[Date Prev][Date Next][Thread Prev][Thread Next][Date Index][Thread Index]
Re: Atomicity idea.
Re: Atomicity idea.
30 Jan 2003 17:48:33 -0800
Derek Robert Price <address@hidden> wrote in message news:<address@hidden>...
> Kaz Kylheku wrote:
> >Crash recovery can be performed by simple shell scripts, which look
> >for the presence of these directory names and decide what to blow away
> >and what to keep.
> Better yet, always perform the operation on the duplicate tree. Then
> the duplicate copies can always be blown away when it is discovered
> their supervising process is missing.
True; even if the transaction completed fully in the duplicate just
before the interruption, you can blow it away.

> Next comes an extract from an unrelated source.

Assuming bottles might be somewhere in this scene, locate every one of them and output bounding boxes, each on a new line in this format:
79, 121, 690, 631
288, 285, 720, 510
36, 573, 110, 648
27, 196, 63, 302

However, this adds more complexity to CVS, because it has to shunt its
repository access to the duplicate. I'd rather add a little
complexitity to the simple shell scripts that do the crash recovery.
The virtue of working on the original while maintaining a backup is
that, in theory, we can modify CVS simply by instrumenting it with
advice before and after a commit or tagging operation, but otherwise
completely leave it alone.
It's like aspect oriented programming. Atomicity is modeled as an
orthogonal concern to everything else, and hacked using auxiliary
(before and after) methods on selected operations, which aren't aware
Low-risk preservation of stability is the key.

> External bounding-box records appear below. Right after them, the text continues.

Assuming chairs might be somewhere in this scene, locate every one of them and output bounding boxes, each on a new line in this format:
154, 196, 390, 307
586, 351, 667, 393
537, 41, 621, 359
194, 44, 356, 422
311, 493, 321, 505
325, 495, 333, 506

I have some more detailed ideas about the design.
The backup and rollback actions should be nested within the protection
of the CVS lock. This handles the case of concurrent commits being
tried at different levels of the same tree, and other problems.

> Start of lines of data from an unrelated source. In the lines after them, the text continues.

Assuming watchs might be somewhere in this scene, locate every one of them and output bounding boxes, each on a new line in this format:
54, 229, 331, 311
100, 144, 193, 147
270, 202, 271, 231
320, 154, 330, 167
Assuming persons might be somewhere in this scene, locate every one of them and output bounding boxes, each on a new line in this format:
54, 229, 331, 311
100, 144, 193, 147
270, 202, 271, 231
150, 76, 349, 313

The acquisition of the lock means that there won't be any concurrent
backing up going on. When you mkdir() the top-level backup directory,
you can be confident that nobody is trying the same thing. Moreover,
the checkout or update -d logic does not have to recognize the backup
directories and skip over them.
The backup procedure has to watch out for lock files and directories
and skip over them. The backup will not have any locks. That is
convenient---if you have to roll back, there will be no locks to
remove: just do some top-level renames, and the backup is installed in
place of the scrapped tree, unlocked and ready to go.
However, the following concern occured to me now. What if a process is
trying to acquire a lock while a transaction is rolled back? The
backup directory is then renamed to the original name, and the process
that is trying to get a lock will hang in the discarded original tree,
hammering away on a lock that doesn't exist.
I think that this case may just evaporate when that tree is
recursively deleted. The problem is that the process will be chdir'ed
into there, and hang on to the directory i-node. Maybe it can peek at
the directory link count to detect that it's in an orphaned directory
and bail out.
I don't know how various filesystems handle this. On Linux's ext2, for
instance, if your current directory has been deleted, you get EPERM
errors trying to create new directory entries. (Hence my ``evaporate''
hope in the above paragraph). But I'm not sure about this because I
tried it only interactively. There could be a race in the kernel
whereby file creation can work briefly in a blown-away directory. Yes,
in fact you have to blow away the files first, and then the directory.
This means blowing away the lock files, which could just give the
other process the opportunity to seize the lock. Ah but in that case
the recursive removal won't be able to blow away the directory. Argh.